The Art Of Persuasion


As a vice president at Baltimore-based T. Rowe Price Group, Inc., Jerome Clark, 45, has found that selling is a critical part of managing more than 400 clients and over $11.5 billion. Throughout his career, he’s learned that all business exchanges involve sales — not just products and services, but ideas and even character.

Clark’s instincts eventually taught him that the most effective persuasion techniques required redirecting his focus. In the earlier days of his career as a portfolio manager, he focused more on his company’s accolades than benefits to the clients during presentations. “I could tell from their body language and glazed-over eyes. It immediately hit me that I needed to make a shift from me to them. Based on those experiences in the beginning, I never start off a presentation without defining what I see as the issues of the client.

“Your audience will be appropriately me-focused,” he continues. “The key [when it comes to persuasion] is knowing what the benefit is to your prospective client or even to management within your company. Internally or externally, the same factors come into play.”

Whether it’s asking for a promotion or proposing a business initiative, your influence on such decisions is determined by your presentation. Understanding the nuances of your delivery to the right person is a key component in the art of persuasion. “Persuasion is simply leading someone to their own best conclusion,” says Dave Lakhani, a business consultant and author of Persuasion: The Art of Getting What You Want (Wiley; $24.95). “We’re constantly evaluating people to see if they’re safe, to see if they’re someone we should talk to. It’s a survival mechanism that goes to the very deepest level of our biological being.”

Brief 1. Reproduce the passage of the persuasion article starting with "Clark’s instincts eventually" and going on through "of the client.".
Brief 2. According to the persuasion article, why does Clark never start a presentation without first defining the client's issues? Answer in one to three sentences.
Brief 3. Write the next part of the persuasion article, continuing from its final sentence.

Dataset records.
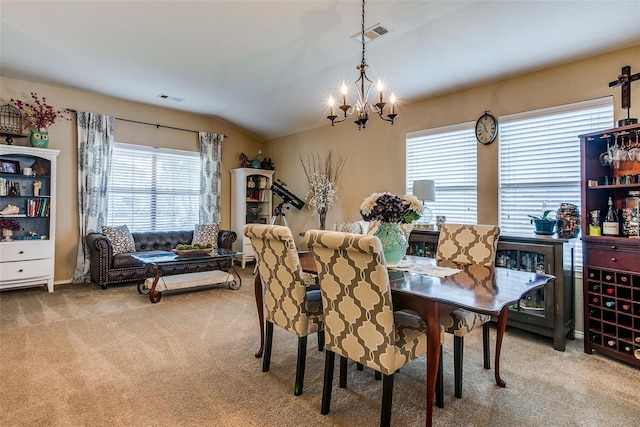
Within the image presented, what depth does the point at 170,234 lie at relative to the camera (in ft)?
19.3

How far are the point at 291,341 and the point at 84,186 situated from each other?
420 centimetres

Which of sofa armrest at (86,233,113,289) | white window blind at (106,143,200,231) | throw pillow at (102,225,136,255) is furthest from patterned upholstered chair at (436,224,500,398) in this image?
white window blind at (106,143,200,231)

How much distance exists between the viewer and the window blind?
127 inches

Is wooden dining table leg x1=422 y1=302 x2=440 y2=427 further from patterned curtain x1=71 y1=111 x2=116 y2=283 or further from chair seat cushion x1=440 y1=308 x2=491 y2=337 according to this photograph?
patterned curtain x1=71 y1=111 x2=116 y2=283

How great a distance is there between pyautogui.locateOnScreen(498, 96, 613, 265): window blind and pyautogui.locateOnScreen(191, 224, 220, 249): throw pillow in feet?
14.2

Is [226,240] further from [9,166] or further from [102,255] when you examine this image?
[9,166]

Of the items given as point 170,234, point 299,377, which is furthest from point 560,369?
point 170,234

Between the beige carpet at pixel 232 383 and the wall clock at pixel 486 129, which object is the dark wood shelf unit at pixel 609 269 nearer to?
the beige carpet at pixel 232 383

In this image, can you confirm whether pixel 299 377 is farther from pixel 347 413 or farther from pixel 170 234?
pixel 170 234

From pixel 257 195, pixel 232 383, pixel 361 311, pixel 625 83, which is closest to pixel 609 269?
pixel 625 83

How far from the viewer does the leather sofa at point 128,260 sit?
4.77 metres

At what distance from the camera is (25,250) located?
14.7 ft

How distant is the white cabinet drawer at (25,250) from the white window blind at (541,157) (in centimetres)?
568

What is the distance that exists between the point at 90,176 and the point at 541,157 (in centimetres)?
596
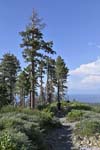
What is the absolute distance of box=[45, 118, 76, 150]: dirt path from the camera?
56.2 ft

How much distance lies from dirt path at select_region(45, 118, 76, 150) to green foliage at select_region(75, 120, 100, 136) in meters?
0.65

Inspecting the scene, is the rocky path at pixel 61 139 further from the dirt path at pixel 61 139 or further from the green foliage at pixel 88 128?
the green foliage at pixel 88 128

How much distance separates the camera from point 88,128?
19.1m

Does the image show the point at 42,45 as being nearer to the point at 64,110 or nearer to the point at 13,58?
the point at 64,110

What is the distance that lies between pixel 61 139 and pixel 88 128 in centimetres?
170

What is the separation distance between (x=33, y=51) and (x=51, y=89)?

Answer area 1.
Clark’s instincts eventually taught him that the most effective persuasion techniques required redirecting his focus. In the earlier days of his career as a portfolio manager, he focused more on his company’s accolades than benefits to the clients during presentations. “I could tell from their body language and glazed-over eyes. It immediately hit me that I needed to make a shift from me to them. Based on those experiences in the beginning, I never start off a presentation without defining what I see as the issues of the client.

Answer area 2. Early in his career as a portfolio manager, Clark focused his presentations on his company's accolades rather than on benefits to clients. Their body language and glazed-over eyes showed him that he needed to shift the focus from himself to them. Because of those experiences, he now opens every presentation by defining what he sees as the client's issues.

Answer area 3.
Laurie Puhn, communications expert and author of Instant Persuasion: How to Change Your Words to Change Your Life (Penguin; $14.95), suggests that the ability to truly listen is paramount to coming up with solutions to satisfy the other person’s needs.

“Often, people don’t realize that they lack persuasive skills until they need somebody to do something for them,” she adds.
So before engaging a colleague, client, or boss in a business exchange requiring a certain outcome, consider the
following information:

  • It’s about relationships. “As the relationship develops, your critical analysis of what the other person is saying or doing goes down dramatically,” says Lakhani.
  • Persuasion is not manipulation. The difference lies in intent, offers Lakhani. Puhn concurs: “For long-term success, you want to practice principled persuasion based on honesty and integrity. It means what’s good for me is good for you.”
  • Embrace the law of reciprocity. Remembering your employees’ birthdays or supporting a team member’s project builds a foundation of mutual respect. “The most persuasive person is the person who knows how to speak in a way that says, ‘I appreciate you’ and ‘I value you’,” explains Puhn. “That’s self-empowerment and it gives other people the power to do their best.”